What you should do - Everything from the line holding "blue crabs in" through the end of the records should be printed exactly, apart from the pictures.
● ● ● ●
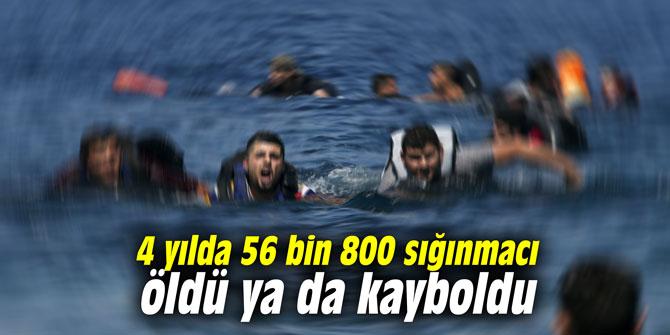 4 yılda 56 bin 800 sığınmacı öldü ya da kayboldu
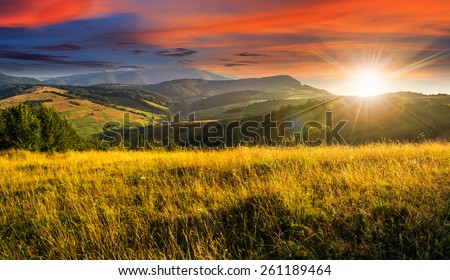 mountain summer landscape. meadow meadow with tall yellow grass and forests on hillside in sunset light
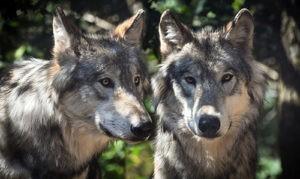 Hradecký kraj zřídil komisi pro řešení problémů kolem vlků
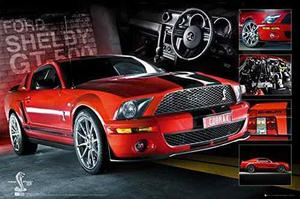Ford mustang - cartel (shelby gt500 cobra - easton chang co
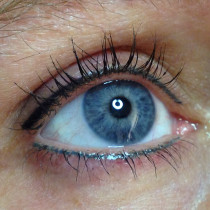 ogen800
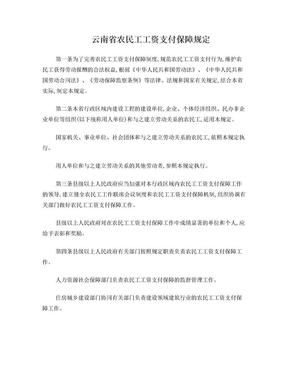 云南省农民工工资支付保障规定.doc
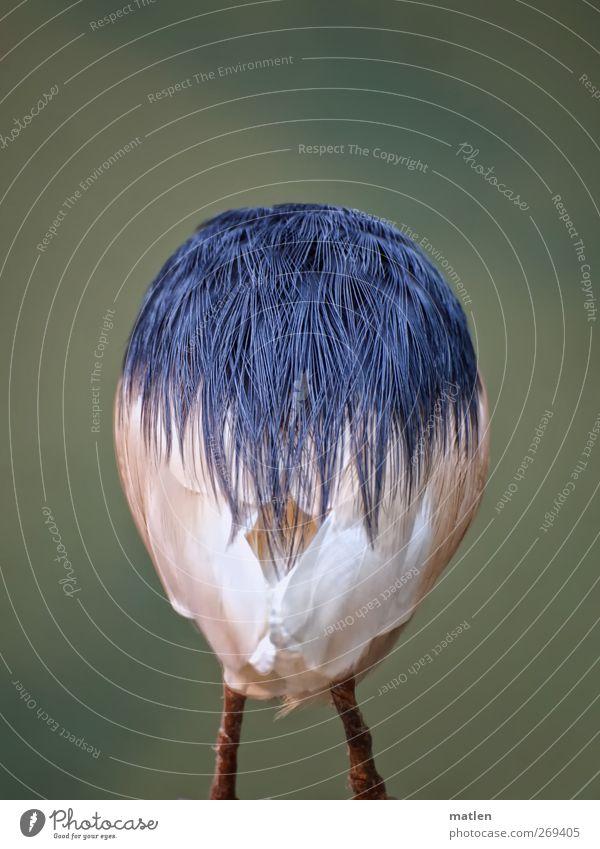 Frohe Ostern Tier Vogel 1 blau grün weiß Beine Metallfeder Ei Rücken Schwanz kopflos Gedeckte Farben Außenaufnahme Menschenleer Textfreiraum oben Tag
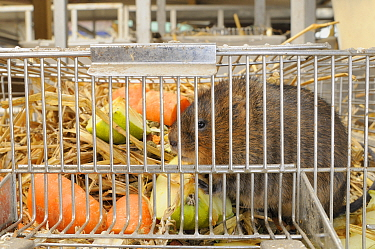 Close up of captive bred Water vole (Arvicola amphibius) in cage with food, before release into wild during reintroduction project, Derek Gow Consultancy, near Lifton, Devon, UK, March  -  Nick Upton/ npl
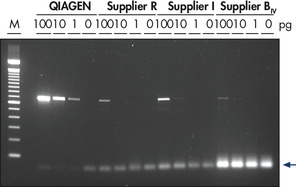 Highly specific RT-PCR using low amounts of template.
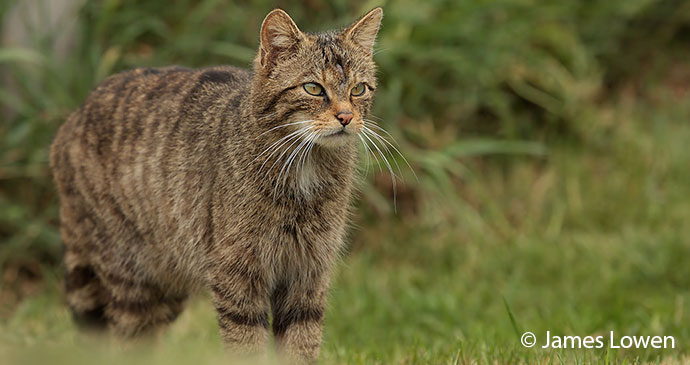 Scottish wildcat UK by James Lowen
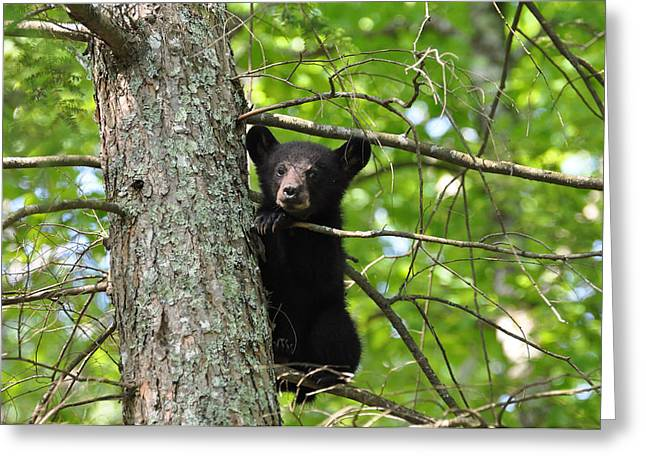 Black Nose Greeting Cards - Rest Time Greeting Card by Todd Hostetter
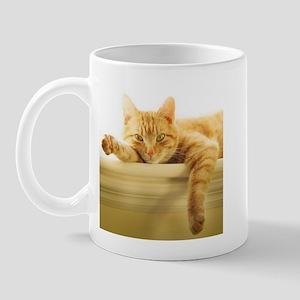 361701_1535 Mugs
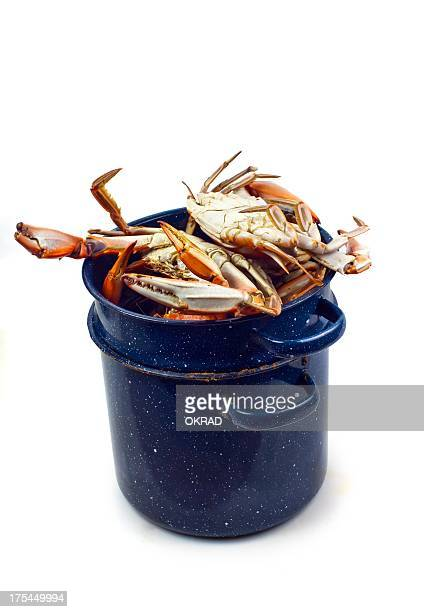 blue crabs in seafood cooking pot on white background - blue crab stock photos and pictures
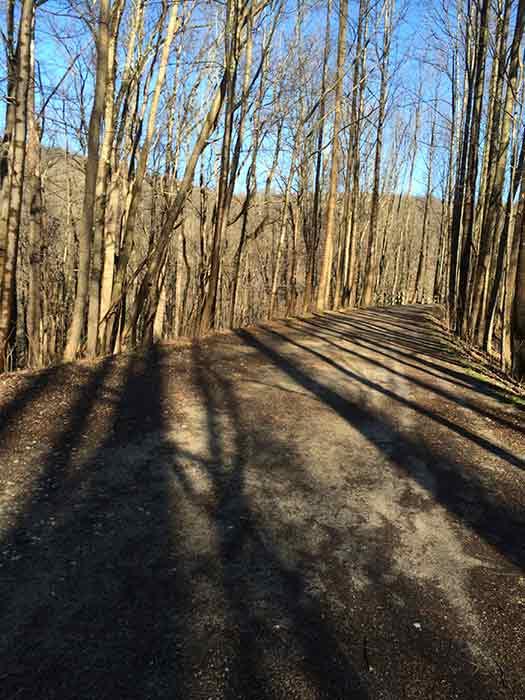bike-trail-walk-3-2016-01-09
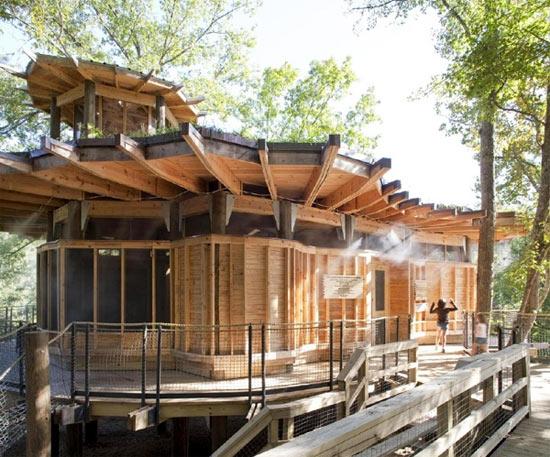 solar-tree-home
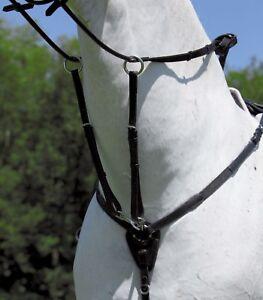"Pettorale elastico con martingala  ""Y""shaped elastic breastplate with martingal"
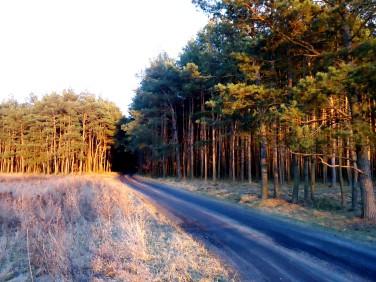 Działka budowlano-rolna Czarne Błoto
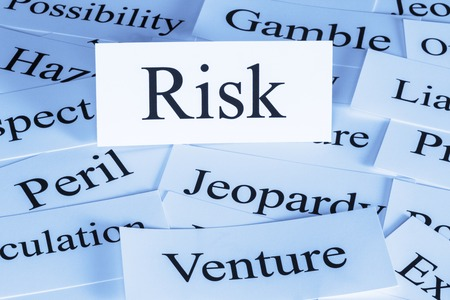 Risk Concept in Words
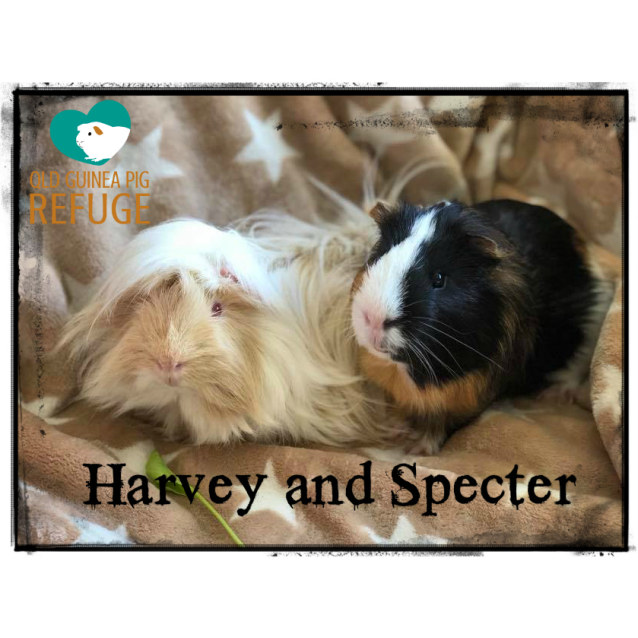 Photo of Harvey And Specter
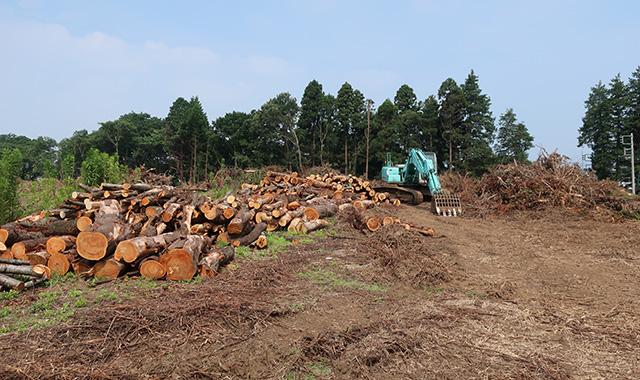水戸市伐採工事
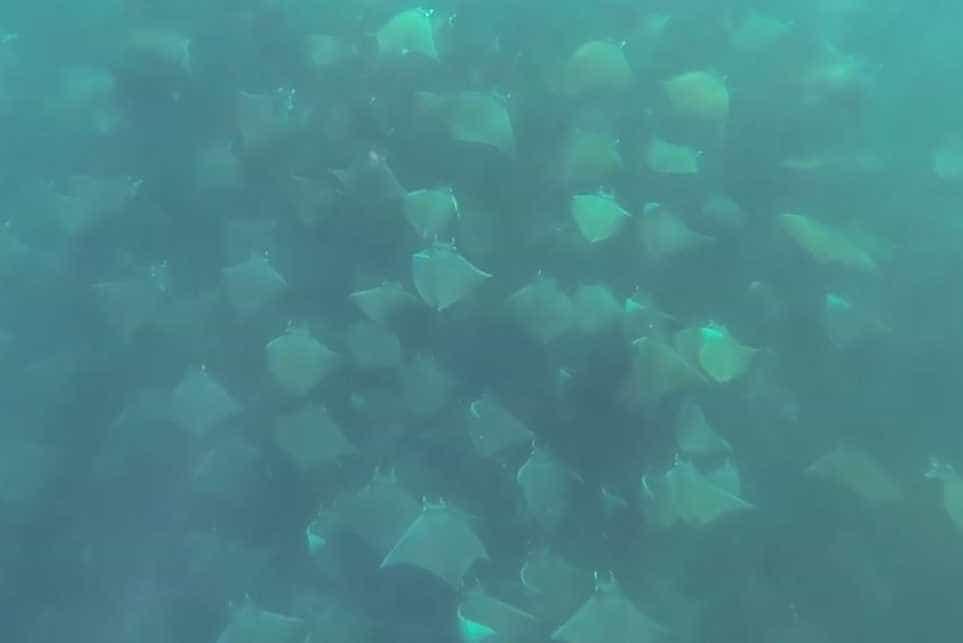 Mergulhador capta imagens magníficas de centenas de raias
● ● ● ●
Response to the exercise -
 blue crabs in seafood cooking pot on white background - blue crab stock photos and pictures
bike-trail-walk-3-2016-01-09
 solar-tree-home
"Pettorale elastico con martingala  ""Y""shaped elastic breastplate with martingal"
 Działka budowlano-rolna Czarne Błoto
 Risk Concept in Words
 Photo of Harvey And Specter
水戸市伐採工事
 Mergulhador capta imagens magníficas de centenas de raias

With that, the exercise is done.